Mister O(24)
“I just knew, from the time I got a Christmas gift with a magic set in it when I was five. I learned every trick in every book I could get my hands on from the library and bookstore,” she says, and I move to the cat’s face. “I made my mom and dad take me to every magic show I learned about. I studied acting and public speaking in college so I could be comfortable on stage. I honestly can’t imagine not doing magic tricks. Which sounds silly, because it’s one of the weirdest professions to have. I can’t tell you how many people say, ‘You’re really a magician?’”
“No one believes you do magic for a living?” I ask as I draw whiskers.
“Anyone I meet for the first time doubts it. I constantly have to prove it, and like I told you before, people are always asking me to show them tricks. Like Jason,” she says, almost as an afterthought.

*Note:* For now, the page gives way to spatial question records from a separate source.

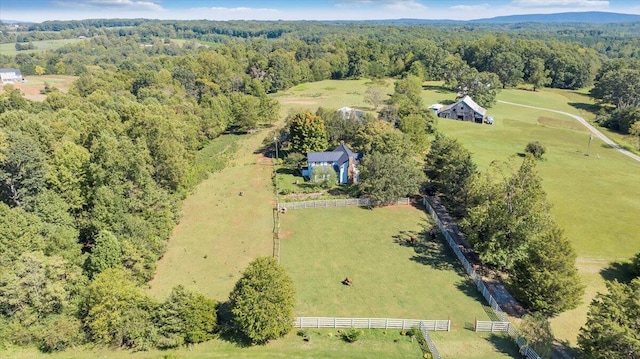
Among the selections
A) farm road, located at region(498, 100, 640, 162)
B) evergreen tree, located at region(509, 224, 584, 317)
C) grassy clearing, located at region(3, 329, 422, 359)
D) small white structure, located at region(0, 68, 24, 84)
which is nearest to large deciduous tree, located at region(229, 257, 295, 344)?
grassy clearing, located at region(3, 329, 422, 359)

I stop for a second. I’d nearly forgot she’d gone on a date, and that I’m supposed to help her analyze it or something. This is the first it’s come up. “Did you show him a card trick?”

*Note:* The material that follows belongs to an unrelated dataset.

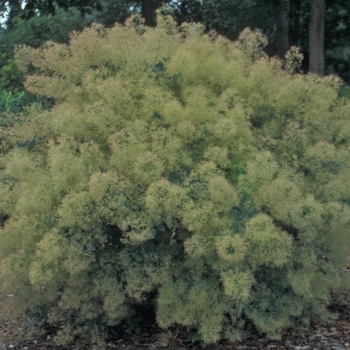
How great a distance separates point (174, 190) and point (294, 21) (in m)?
11.5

“Yes. And he wanted to know how it was done, but of course I couldn’t tell him.”
“Because of the code? Code 563 in the Magician’s Handbook of Secrecy, I believe,” I tease, remembering what she said at the bookstore.
She laughs and shifts the slightest bit in her chair, her knees now touching mine. “Yes. That code. I mean, there’s not an official code, but it’s an unspoken rule.” She adopts a serious voice, like that of a teacher. “The secret of a trick or illusion should never be revealed, unless to a student of magic who also takes this same oath.” Her voice becomes normal again, though still earnest. “You just can’t do it. It’s completely frowned upon in the magic community. It goes against the whole point of what we do, which is to make people suspend disbelief.”
I add up all the times she’s ever told me how she’d pulled off a trick. The number is officially zero. I let this roll around a bit longer—keeping secrets is who she is. But she keeps them because she has to, not because she’s a sneaky person.
“That’s part of it, too,” I say absently as I work on a very surly cat’s mouth.
“Part of what?”
“The trade-off. When you said your job was a trade-off. It limits your ability to meet people, but on top of that, you also have to constantly keep up a mask.”
“Some days it’s all an illusion,” she says in a quiet voice, with a soft sigh. She snaps out of it in a nanosecond. “What are you afraid of?”
I look up. “Not needles.”
“What then? Spiders? Open spaces? That the Blackwing pencil company will go out of business?”
I point my finger at her, and wink. “That one.”
“For real, Nick,” she presses, using that voice of hers that is vulnerable, free of snark, and just works its way into me. That voice says she wants to know me more.
I stop drawing, and focus on her, laying bare my deepest fear. “That it will all fall to pieces—the job, the show, the success. I’ve been really lucky. Most cartoonists barely make a living, and I’ve landed an awesome gig. The stars all aligned. But success can be so fleeting. It could all go away tomorrow in the blink of an eye.”
“Do you really believe that?”
“I have to believe that. It keeps me on my toes. Keeps me focused on doing the best show I can. That’s why I just roll with Gino’s bullshit. Because I want all this to continue,” I say, tapping the drawing on her arm. “I want to keep doing this for as long as I possibly can.”
“You love it,” she says, and it’s such a simple statement, and an obvious one, and yet it resonates inside me.
“I love it more than showers. And I really f*cking love showers,” I say, completely serious. In this moment, I don’t mean shower as a euphemism. I mean it for the complete and utter awesomeness of turning the water on high after a good, hard workout, or shortly after you wake up, or following a long, sweaty afternoon in bed with the woman of your dreams.
She cracks up. “That’s amazing. I really love showers, too.”
Lest I loll around in the shower zone too long, I school my thoughts, return to the design, and force myself to be her tutor. “How was it? Your date.”
“It was fine. He was nice, and we talked.”
“What did you talk about? As your coach, it’s important for me to know these details,” I say.
“Bowling. College. Work.”
“Sounds like what we just talked about. Minus the bowling.”
“No,” she says, her tone firm. “We talk about stuff that’s deeper, don’t you think?”
I meet her eyes, try to read her expression. But this is a woman who’s had to perfect the art of not revealing. I can’t tell what she’s thinking, feeling, or wanting, and it’s starting to drive me crazy because her words seem weightier than usual. “Do we?”
She doesn’t look away. Her blue eyes stay fixed on me, and she answers simply. “Yes. Didn’t we just do that?”
And she’s right. We did. I nod. “Do you like him?”
“He asked me to go out next week. For dinner.”
My muscles tighten, and I grip her arm harder. “What did you say?”